## Reading text

Re: [RFC PATCH 0/7] A General Accelerator Framework, WarpDrive

From: Alan Cox
Date: Fri Aug 03 2018 - 10:21:31 EST


> If we are going to have any kind of general purpose accelerator API then
> > it has to be able to implement things like
>
> Why is the existing driver model not good enough ? So you want
> a device with function X you look into /dev/X (for instance
> for GPU you look in /dev/dri)

Except when my GPU is in an FPGA in which case it might be somewhere else
or it's a general purpose accelerator that happens to be usable as a GPU.
Unusual today in big computer space but you'll find it in
microcontrollers.

> Each of those device need a userspace driver and thus this
> user space driver can easily knows where to look. I do not
> expect that every application will reimplement those drivers
> but instead use some kind of library that provide a high
> level API for each of those devices.

Think about it from the user level. You have a pipeline of things you
wish to execute, you need to get the right accelerator combinations and
they need to fit together to meet system constraints like number of
IOMMU ids the accelerator supports, where they are connected.

> Now you have a hierarchy of memory for the CPU (HBM, local
> node main memory aka you DDR dimm, persistent memory) each

It's not a heirarchy, it's a graph. There's no fundamental reason two
accelerators can't be close to two different CPU cores but have shared
HBM that is far from each processor. There are physical reasons it tends
to look more like a heirarchy today.

## Short problem A
Answer these questions using the mailing-list thread:
(i) Who is named as the sender of the reply?
(ii) In the quoted message, which directory does one look in for a GPU?
(iii) According to the reply, what is the memory arrangement if it is not a hierarchy?
## Short problem B
Report the number of lines in the listing that contain the string "furthest", counting only matches with the same case.
The listing that comes next is unrelated to the mailing-list thread.

## Records from a collection
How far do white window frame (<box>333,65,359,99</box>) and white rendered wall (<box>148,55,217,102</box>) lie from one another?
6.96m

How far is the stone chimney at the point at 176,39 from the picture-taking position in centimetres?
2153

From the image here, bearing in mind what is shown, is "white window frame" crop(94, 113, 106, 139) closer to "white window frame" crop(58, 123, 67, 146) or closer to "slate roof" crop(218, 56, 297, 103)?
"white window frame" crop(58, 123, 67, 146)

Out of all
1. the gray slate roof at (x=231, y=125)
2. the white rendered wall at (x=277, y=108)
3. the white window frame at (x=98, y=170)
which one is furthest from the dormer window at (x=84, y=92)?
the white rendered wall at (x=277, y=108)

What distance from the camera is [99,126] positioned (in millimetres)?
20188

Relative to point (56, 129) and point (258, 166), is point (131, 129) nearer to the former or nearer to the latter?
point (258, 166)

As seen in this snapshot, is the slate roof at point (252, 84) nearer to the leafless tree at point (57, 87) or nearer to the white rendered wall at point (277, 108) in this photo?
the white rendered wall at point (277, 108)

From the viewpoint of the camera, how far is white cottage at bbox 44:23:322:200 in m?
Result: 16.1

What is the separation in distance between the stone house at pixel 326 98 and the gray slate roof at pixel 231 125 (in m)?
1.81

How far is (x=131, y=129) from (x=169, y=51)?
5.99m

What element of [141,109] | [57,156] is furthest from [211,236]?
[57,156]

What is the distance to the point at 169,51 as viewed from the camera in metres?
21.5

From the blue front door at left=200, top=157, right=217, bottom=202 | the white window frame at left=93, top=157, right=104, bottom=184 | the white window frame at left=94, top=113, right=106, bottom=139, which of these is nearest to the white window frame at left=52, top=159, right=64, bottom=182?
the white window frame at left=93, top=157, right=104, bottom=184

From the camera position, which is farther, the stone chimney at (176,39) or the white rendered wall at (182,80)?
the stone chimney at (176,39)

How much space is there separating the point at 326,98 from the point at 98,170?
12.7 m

## Solution A
(i) Alan Cox
(ii) /dev/dri
(iii) A graph

## Solution B
2